§ Brief
The first line of the entries through the line bearing "category: unidentified deer": copy these lines exactly and return nothing else.

§ Source data
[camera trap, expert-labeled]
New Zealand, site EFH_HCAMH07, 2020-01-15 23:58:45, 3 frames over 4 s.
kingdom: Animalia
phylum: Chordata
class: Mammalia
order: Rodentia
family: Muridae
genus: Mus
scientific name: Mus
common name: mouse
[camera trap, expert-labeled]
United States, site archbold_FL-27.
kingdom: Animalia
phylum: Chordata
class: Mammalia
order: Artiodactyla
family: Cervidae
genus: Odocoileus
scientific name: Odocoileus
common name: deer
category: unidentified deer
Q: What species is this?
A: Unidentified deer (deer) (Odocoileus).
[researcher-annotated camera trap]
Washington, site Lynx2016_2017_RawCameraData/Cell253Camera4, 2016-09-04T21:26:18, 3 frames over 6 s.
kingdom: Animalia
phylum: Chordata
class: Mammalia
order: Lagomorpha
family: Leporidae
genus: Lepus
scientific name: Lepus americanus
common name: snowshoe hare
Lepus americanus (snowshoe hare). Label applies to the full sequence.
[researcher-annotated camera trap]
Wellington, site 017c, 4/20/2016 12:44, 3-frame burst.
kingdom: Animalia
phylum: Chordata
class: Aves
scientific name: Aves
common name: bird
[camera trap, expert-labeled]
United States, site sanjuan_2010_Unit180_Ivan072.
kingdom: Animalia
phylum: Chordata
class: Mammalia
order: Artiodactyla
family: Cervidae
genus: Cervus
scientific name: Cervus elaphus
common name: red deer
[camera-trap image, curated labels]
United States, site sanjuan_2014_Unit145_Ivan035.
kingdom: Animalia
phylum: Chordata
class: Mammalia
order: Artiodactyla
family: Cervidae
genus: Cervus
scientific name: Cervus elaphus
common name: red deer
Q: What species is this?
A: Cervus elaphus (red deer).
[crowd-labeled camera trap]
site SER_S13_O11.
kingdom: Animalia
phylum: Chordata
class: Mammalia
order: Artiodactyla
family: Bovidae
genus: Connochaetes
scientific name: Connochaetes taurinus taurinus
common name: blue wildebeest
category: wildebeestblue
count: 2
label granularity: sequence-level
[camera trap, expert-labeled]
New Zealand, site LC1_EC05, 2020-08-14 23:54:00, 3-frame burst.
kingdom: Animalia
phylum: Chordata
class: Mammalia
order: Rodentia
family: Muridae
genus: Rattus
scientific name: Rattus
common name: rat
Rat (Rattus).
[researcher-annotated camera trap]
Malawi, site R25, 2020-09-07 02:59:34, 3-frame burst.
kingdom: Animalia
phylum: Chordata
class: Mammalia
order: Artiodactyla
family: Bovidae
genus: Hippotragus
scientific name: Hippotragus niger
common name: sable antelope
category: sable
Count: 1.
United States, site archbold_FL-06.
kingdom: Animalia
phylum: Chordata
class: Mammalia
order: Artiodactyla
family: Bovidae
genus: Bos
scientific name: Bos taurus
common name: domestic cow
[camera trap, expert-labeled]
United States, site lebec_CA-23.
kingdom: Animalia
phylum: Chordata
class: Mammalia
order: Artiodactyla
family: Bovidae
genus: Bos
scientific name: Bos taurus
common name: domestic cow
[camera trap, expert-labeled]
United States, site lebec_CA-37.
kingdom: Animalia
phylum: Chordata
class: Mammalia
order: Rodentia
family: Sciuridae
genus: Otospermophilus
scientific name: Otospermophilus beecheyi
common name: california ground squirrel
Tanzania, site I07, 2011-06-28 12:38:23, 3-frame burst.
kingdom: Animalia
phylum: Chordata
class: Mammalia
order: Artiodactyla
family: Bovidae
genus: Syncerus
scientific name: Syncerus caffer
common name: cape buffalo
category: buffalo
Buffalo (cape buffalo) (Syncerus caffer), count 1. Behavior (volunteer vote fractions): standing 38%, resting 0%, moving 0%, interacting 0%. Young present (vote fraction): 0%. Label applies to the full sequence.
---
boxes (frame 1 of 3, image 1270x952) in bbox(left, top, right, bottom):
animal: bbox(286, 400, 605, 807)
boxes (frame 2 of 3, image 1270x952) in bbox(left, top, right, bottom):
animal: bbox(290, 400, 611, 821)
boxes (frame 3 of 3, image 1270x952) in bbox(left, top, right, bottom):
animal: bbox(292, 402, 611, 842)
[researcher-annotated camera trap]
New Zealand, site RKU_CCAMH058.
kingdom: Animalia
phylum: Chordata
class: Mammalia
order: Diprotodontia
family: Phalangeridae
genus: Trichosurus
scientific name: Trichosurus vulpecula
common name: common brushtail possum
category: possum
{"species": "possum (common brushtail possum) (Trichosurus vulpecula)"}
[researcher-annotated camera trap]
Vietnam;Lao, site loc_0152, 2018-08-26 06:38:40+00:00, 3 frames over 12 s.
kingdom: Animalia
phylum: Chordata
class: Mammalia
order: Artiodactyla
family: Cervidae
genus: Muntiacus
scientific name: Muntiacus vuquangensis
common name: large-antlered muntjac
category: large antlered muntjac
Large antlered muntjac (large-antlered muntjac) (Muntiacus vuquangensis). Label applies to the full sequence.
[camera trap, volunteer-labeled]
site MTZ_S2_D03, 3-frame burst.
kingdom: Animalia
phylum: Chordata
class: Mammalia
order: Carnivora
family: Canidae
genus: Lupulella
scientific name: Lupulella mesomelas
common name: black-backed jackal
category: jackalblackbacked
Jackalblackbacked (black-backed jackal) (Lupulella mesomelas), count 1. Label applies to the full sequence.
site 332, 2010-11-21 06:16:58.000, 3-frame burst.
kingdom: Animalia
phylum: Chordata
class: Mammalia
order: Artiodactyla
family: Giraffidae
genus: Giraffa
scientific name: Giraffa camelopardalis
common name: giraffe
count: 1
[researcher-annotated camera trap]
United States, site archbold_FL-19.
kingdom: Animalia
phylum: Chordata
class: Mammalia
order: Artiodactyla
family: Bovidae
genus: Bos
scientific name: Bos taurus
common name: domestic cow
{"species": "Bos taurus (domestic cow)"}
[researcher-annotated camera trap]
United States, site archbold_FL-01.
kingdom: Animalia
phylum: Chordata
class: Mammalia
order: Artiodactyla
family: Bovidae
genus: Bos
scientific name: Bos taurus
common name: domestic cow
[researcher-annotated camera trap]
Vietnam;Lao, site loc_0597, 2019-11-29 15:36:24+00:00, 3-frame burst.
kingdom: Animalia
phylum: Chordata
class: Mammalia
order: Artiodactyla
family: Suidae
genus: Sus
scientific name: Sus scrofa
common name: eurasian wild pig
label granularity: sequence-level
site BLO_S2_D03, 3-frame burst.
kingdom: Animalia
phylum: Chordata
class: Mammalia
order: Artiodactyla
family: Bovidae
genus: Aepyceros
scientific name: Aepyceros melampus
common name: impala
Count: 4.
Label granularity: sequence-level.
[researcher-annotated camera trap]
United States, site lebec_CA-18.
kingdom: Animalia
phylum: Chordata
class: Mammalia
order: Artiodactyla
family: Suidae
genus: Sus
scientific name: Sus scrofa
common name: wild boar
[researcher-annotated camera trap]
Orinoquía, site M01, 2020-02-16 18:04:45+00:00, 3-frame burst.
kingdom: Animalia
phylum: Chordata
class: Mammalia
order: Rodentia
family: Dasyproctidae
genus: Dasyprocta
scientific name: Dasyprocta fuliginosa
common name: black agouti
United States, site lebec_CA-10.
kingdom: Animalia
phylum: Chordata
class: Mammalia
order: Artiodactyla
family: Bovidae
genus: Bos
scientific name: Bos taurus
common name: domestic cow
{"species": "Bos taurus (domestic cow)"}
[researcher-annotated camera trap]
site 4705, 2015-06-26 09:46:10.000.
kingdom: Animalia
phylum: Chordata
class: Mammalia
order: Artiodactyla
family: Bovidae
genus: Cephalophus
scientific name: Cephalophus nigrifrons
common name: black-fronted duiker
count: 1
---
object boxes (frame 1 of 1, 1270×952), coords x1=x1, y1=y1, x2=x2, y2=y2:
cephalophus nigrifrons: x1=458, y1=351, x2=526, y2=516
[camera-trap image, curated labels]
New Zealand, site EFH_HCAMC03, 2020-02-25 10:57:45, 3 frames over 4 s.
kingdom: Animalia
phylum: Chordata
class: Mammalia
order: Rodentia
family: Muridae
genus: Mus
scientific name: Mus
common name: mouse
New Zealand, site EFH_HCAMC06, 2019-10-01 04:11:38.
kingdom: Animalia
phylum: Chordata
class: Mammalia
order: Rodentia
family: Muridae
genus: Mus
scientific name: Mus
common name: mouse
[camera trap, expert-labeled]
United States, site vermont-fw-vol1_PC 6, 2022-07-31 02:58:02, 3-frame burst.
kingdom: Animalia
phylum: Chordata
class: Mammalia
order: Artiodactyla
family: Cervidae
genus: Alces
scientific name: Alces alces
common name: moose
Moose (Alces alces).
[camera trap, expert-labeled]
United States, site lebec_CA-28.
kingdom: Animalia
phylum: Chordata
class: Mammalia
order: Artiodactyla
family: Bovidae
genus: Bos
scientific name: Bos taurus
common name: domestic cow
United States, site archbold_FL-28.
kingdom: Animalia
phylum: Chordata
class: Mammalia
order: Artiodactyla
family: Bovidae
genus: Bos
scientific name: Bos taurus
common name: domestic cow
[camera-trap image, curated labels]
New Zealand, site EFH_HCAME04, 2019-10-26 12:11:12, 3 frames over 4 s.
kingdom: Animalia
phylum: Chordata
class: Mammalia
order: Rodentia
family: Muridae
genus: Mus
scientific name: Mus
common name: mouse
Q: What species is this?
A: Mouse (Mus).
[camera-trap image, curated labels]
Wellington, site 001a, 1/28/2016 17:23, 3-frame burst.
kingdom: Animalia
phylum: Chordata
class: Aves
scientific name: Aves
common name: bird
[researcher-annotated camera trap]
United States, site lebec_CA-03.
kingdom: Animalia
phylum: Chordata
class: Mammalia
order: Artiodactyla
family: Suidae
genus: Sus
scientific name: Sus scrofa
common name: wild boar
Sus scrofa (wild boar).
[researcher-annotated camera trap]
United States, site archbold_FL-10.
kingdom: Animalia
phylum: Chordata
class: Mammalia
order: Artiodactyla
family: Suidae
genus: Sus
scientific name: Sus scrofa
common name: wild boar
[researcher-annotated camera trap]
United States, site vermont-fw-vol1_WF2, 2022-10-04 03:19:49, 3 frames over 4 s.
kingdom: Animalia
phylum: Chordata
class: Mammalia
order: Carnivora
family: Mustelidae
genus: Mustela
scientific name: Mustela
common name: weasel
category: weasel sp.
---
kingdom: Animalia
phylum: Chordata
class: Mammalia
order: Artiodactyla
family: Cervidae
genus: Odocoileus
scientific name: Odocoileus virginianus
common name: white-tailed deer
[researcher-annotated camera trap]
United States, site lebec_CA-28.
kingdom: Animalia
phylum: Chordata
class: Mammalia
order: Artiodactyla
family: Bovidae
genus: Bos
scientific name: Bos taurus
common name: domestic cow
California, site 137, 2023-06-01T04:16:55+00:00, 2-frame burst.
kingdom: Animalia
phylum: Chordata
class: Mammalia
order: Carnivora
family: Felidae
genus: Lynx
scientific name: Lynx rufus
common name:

§ Exercise response
[camera trap, expert-labeled]
New Zealand, site EFH_HCAMH07, 2020-01-15 23:58:45, 3 frames over 4 s.
kingdom: Animalia
phylum: Chordata
class: Mammalia
order: Rodentia
family: Muridae
genus: Mus
scientific name: Mus
common name: mouse
[camera trap, expert-labeled]
United States, site archbold_FL-27.
kingdom: Animalia
phylum: Chordata
class: Mammalia
order: Artiodactyla
family: Cervidae
genus: Odocoileus
scientific name: Odocoileus
common name: deer
category: unidentified deer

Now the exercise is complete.